> What is needed: Reproduce the records below verbatim, starting with the line that contains "Between pixel 153" and continuing through the last line of the records.

— start —

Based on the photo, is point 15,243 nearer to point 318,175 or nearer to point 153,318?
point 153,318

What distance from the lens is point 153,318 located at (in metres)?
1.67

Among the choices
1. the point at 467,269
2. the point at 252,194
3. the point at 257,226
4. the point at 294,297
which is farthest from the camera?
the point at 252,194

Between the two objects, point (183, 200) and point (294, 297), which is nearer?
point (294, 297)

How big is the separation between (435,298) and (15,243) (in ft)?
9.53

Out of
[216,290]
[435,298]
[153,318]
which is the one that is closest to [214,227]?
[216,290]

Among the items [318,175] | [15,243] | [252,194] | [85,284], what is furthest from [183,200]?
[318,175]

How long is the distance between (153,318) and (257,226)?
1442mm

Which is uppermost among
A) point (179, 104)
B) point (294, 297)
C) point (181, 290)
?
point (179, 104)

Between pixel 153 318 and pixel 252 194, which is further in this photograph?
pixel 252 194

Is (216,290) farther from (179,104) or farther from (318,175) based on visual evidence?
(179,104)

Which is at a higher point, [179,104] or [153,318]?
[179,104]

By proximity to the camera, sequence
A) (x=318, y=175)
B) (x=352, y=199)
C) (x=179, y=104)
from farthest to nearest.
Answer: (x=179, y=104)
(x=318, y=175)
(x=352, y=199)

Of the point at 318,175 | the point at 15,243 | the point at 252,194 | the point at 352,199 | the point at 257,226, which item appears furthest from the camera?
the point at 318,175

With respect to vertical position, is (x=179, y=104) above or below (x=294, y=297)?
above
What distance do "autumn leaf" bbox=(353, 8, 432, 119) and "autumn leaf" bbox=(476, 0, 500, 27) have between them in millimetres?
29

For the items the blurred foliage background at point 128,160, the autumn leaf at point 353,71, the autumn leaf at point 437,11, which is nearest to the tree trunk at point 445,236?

— end —

> Result of the exercise:
Between pixel 153 318 and pixel 252 194, which is further in this photograph?
pixel 252 194

Is (216,290) farther from (179,104) or farther from (318,175) based on visual evidence?
(179,104)

Which is at a higher point, [179,104] or [153,318]?
[179,104]

By proximity to the camera, sequence
A) (x=318, y=175)
B) (x=352, y=199)
C) (x=179, y=104)
from farthest to nearest.
Answer: (x=179, y=104)
(x=318, y=175)
(x=352, y=199)

Of the point at 318,175 | the point at 15,243 | the point at 252,194 | the point at 352,199 | the point at 257,226, which item appears furthest from the camera?
the point at 318,175

With respect to vertical position, is (x=179, y=104) above or below (x=294, y=297)?
above
What distance do "autumn leaf" bbox=(353, 8, 432, 119) and "autumn leaf" bbox=(476, 0, 500, 27) have between them in millimetres?
29

For the items the blurred foliage background at point 128,160, the autumn leaf at point 353,71, the autumn leaf at point 437,11, which is nearest to the tree trunk at point 445,236?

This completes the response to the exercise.